Il ne paraît pas que M. de Boynes ait eu le loisir de s’occuper à nouveau de Madagascar. Mais l’année suivante, Turgot, avant de prendre le contrôle général, fut, pendant quelques semaines, ministre de la Marine. C’est lui qui reçut la correspondance expédiée en décembre 1773 de l’île de France : l’intendant Maillart avait eu, dès les premiers jours, quelques contestations avec Benyowszky et ses lettres portaient des marques évidentes de son mécontentement. Turgot crut devoir déterminer, par une lettre en date de juillet 1774, le dessein conçu par son prédécesseur : « Tout devait se réduire, répondit-il, à un simple poste à la faveur duquel on pût former des liaisons utiles avec les principaux chefs du pays. On a soumis l’établissement et celui qui en était chargé, à votre autorité ; je ne puis me dissimuler, par la lecture que j’ai prise de la correspondance de M. de Benyowszky, combien cet officier s’est écarté de ses instructions ; mais il ne peut ni ne doit agir qu’en conséquence de vos ordres, et, d’après ce principe, j’ai lieu d’espérer que vous ne négligerez rien pour conduire à la perfection cet établissement. Je vous exhorte à veiller directement à la conduite de cet officier, à n’accéder à aucune de ses demandes, si elles ne sont parfaitement conformes aux intérêts de Sa Majesté et au bien de son service. »
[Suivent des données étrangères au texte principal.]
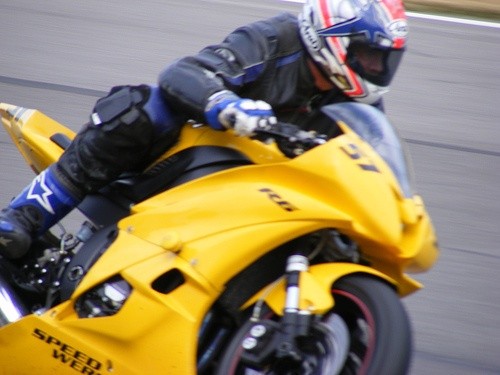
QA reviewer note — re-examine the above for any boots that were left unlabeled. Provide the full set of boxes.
[1,162,87,261]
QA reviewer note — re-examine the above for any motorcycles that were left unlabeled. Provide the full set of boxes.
[0,101,440,375]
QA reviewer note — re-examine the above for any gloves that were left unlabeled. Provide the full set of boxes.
[202,89,277,138]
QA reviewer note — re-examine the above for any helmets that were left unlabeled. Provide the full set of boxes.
[298,0,408,106]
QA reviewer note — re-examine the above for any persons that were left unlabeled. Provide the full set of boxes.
[0,0,408,262]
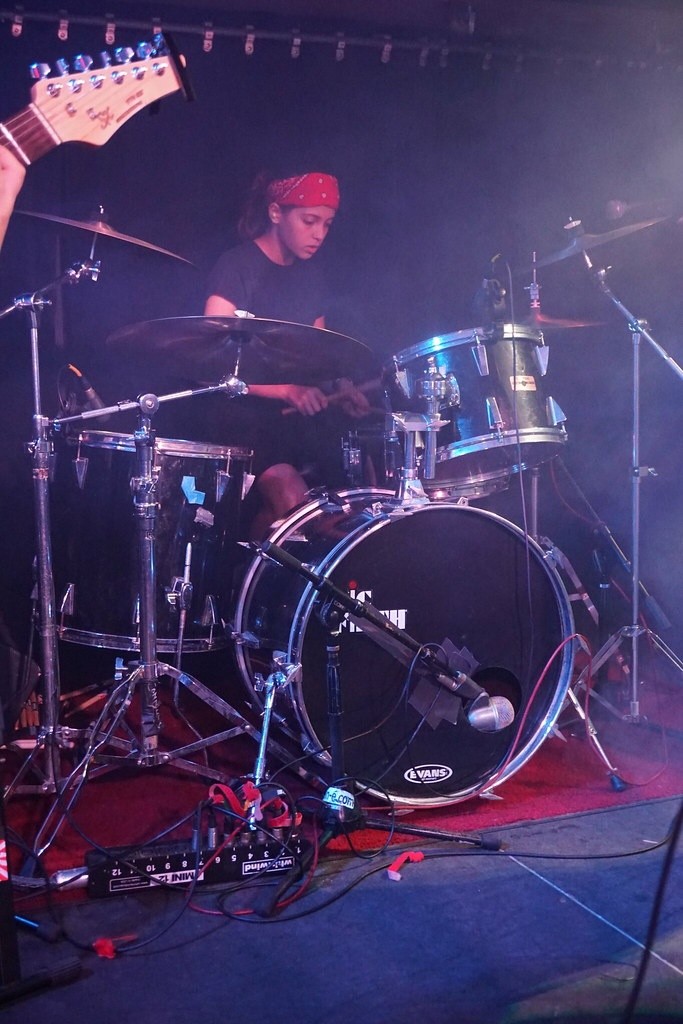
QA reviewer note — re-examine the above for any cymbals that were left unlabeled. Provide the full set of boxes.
[514,306,612,330]
[10,202,201,269]
[100,315,372,391]
[505,213,674,280]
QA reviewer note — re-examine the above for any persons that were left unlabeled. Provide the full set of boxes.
[203,154,371,541]
[0,145,27,251]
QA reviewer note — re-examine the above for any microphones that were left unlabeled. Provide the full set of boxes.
[606,198,667,221]
[480,253,505,313]
[437,675,516,731]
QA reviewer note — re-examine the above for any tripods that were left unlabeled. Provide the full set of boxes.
[0,234,683,917]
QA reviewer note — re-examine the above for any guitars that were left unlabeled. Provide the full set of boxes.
[1,33,192,180]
Il écrivait en même temps au baron :

« Je ne puis vous dissimuler ma surprise à la lecture de vos projets sur Madagascar ; au lieu d’un simple poste de traite, c’est une colonie que vous y voulez fonder. Il faut, Monsieur, abandonner toutes ces idées pour revenir aux principes consignés dans vos instructions. Ce n’est point une colonie, mais un simple poste qu’il faut établir. Les armes et les munitions de guerre qu’on vous a accordées ne sont pas destinées à faire des conquêtes, mais à assurer votre établissement. Quoiqu’on vous ait marqué que la correspondance que vous seriez obligé d’avoir avec MM. de Ternay et Maillart relativement à vos opérations ne devait pas vous dispenser de rendre compte directement au ministre de la Marine de tout ce que vous feriez pour le succès de votre mission, on n’a jamais eu l’intention de vous laisser le maître absolu de l’établissement de Madagascar ; et il a toujours été subordonné ainsi que vous aux administrateurs de l’île de France.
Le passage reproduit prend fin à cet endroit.